Feyerabend viewed science as just one of the many ideologies that propel society and argued for a formal separation between state and science, similar to the separation between state and church. He believed science should influence society only to the extent that any other political or pressure group is permitted.
**The Role of Social Processes in Scientific Knowledge Production:**
Popper emphasized the "public character of scientific method," highlighting the importance of free criticism within a scientific community. He argued that scientific progress depends on instruction and selection, involving both a conservative element and a revolutionary use of trial and error through criticism and empirical testing. Social interaction is crucial for critical rationalism because individuals are often blind to their own failings.
Beebee argues that the epistemic reliability of scientific practices depends not only on the possibility of true theories but also on the social, economic, political, and cultural factors that ensure approximately true answers are publicized and investigated. The lone, unfunded researcher with a correct conjecture does not contribute to the reliability of scientific practices until their work is taken seriously within the scientific community.

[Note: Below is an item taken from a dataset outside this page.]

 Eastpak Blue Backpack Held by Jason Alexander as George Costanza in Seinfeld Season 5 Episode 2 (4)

**Alternative Perspectives and Critiques from within Social Theory:**
The sources highlight different approaches within social theory to understanding science. The "third-person perspective" (objectivist) camp in social theory attempts to isolate observable and quantifiable "social facts," exemplified by Durkheim's analysis of suicide. In contrast, the "first-person perspective" (hermeneutic) camp focuses on understanding the beliefs and opinions of everyday social actors through principles of interpretation.

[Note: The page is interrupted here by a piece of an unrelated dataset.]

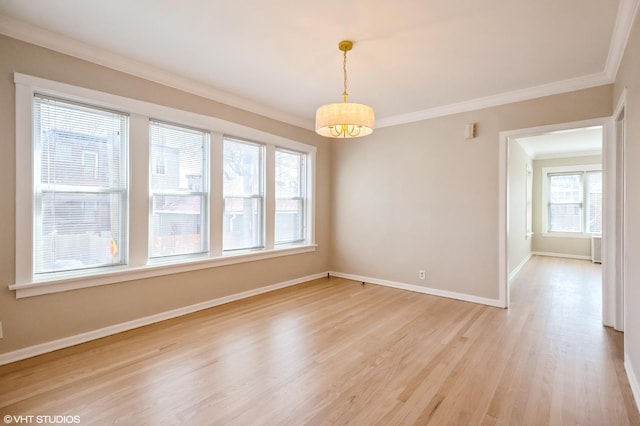 2614 W Lunt Ave, Chicago, IL 60645 - unfurnished room featuring light wood-style flooring and crown molding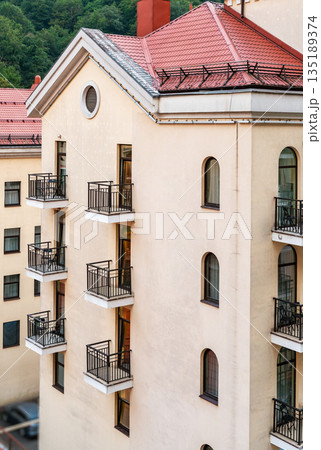 Modern residential building with beige facade , multiple balconies and red roof, Urban architecture with clean lines and neutral colors, suitable for real estate and city living concepts 135189374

Postmodernist attempts to understand science in terms of social construction have also gained traction. This perspective focuses on scientists as rational agents whose reflection is influenced and conditioned by sociological and biological frameworks.
Critical theorists like Horkheimer and Adorno, drawing on Weber, argued that the growth of scientific rationality represents a growing means of domination. The sociology of scientific knowledge (SSK) further challenged positivistic philosophies of science by emphasizing the social and historical contexts of scientific discovery and insisting on sociological explanations for all scientific beliefs.

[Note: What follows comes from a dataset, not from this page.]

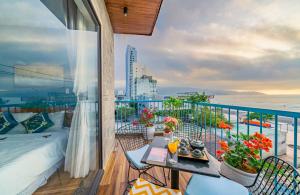 岘港卡尼海滨公寓式酒店的阳台配有床和桌子。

**Science and the "Lifeworld":**
Habermas's concept of the "lifeworld" is relevant here. He argues that as science becomes increasingly specialized, it splits off from the lifeworld, leading to laypeople losing the capacity to integrate cognitive, normative, and aesthetic understandings of reality in a critical way. However, he also acknowledges that scientific discourses do permeate lay culture, playing a role in maintaining social stability by generating consensus. Philosophy, according to Habermas, can act as an interpreter between science and the lifeworld, refurbishing the link between specialized knowledge and the totality of lived experience.
**Conclusion:**
The idea of science as a social institution reveals its multifaceted nature, extending beyond mere objective inquiry. It is shaped by social norms, values, power dynamics, historical contexts, and cultural influences. Understanding science in this way allows for a more critical and nuanced perspective on its authority, its role in society, and its relationship with other forms of knowledge and social practices. The sources emphasize the need for reflexivity, acknowledging the situatedness of scientific knowledge and the interplay between science and the broader social world.